As I mentioned in my previous post, I'm embarking on a project based on Little Miss Shabby's Hugs & Kisses block tutorial. However, I needed to adjust the tutorial ever so slightly for 2 main reasons, both based in the fact that I am using clothes and ties for the blocks: her technique creates WAY too much waste if one has a finite amount of material to use; since I'm using ties for the accent strips, I can't cut full squares for that .75" strip just to throw out the rest.
So I did some test runs.
Starting with that same 5" square for the main part of the block unit I tested combining the accent strip and corner triangles a little differently. Just guessing at appropriate dimensions, I cut a rectangle of what would become the accent strips. I think I started with a 2.5" x 5" rectangle. Then taking a 2.5" square for the corners, I cut it once on the diagonal and placed a triangle centered on each of the long sides of the rectangle, stitching each down 1/4" from the edge. Pressed them out and trimmed so that I had a square measuring about 3.5" (I think).
Instead of lining up the pieced square exactly with the raw edge of the base, I offset it by approximately 1/4" so that I could use both sides of that block equally. However, something in the "approximately" made for less-than-uniform outcomes. In 3 test blocks I did with stash fabrics, each containing 2 corner units, I think I had at least 3 different widths of accent strips show up.
But each of this little testers added up did exactly what they were intended to do – help me figure out a formula by which to cut and piece the blocks for the memory quilt.
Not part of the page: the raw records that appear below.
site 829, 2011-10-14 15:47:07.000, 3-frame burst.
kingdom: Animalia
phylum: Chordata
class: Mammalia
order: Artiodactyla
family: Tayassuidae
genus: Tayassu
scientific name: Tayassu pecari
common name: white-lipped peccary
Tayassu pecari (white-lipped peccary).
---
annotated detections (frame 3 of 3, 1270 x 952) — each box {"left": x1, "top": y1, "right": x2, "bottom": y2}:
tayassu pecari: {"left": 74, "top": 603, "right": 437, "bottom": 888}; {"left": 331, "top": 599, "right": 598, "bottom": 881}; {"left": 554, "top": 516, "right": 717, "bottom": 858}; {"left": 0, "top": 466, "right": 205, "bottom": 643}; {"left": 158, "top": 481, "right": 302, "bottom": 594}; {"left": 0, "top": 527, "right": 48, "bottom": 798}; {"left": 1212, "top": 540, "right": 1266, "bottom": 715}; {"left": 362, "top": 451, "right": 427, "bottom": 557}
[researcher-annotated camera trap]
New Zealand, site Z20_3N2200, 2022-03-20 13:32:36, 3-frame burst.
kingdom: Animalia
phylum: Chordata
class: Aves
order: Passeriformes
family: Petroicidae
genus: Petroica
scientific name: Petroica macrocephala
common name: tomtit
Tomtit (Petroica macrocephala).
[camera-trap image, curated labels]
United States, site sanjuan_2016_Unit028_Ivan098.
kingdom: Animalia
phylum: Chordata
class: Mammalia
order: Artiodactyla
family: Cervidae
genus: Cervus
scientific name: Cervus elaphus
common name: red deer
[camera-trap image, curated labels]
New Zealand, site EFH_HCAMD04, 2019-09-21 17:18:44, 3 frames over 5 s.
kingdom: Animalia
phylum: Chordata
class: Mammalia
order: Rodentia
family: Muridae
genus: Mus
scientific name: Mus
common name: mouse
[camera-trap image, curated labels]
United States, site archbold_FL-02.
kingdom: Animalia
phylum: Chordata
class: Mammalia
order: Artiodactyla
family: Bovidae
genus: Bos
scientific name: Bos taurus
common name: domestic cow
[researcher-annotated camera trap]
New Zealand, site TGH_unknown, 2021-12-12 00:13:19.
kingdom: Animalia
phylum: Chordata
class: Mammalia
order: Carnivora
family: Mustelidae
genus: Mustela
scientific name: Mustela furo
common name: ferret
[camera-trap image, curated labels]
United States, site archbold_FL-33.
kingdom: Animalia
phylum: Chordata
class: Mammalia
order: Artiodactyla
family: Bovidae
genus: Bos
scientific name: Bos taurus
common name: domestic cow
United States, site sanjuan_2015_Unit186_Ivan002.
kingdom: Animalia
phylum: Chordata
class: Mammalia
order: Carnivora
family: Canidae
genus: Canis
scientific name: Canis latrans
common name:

So I got bold and started cutting into the clothing my aunt sent me last week. And voila! The first 4 completed units!
In a few days I'll try to publish a post that illustrates how I ended up making these guys and shows how I worked with the shirts and ties to make them usable yardage (not quite as adeptly as the inspiring Luke Haynes!), but for now I'll just say I think I found my groove. Which is good since I have lots more of these to do!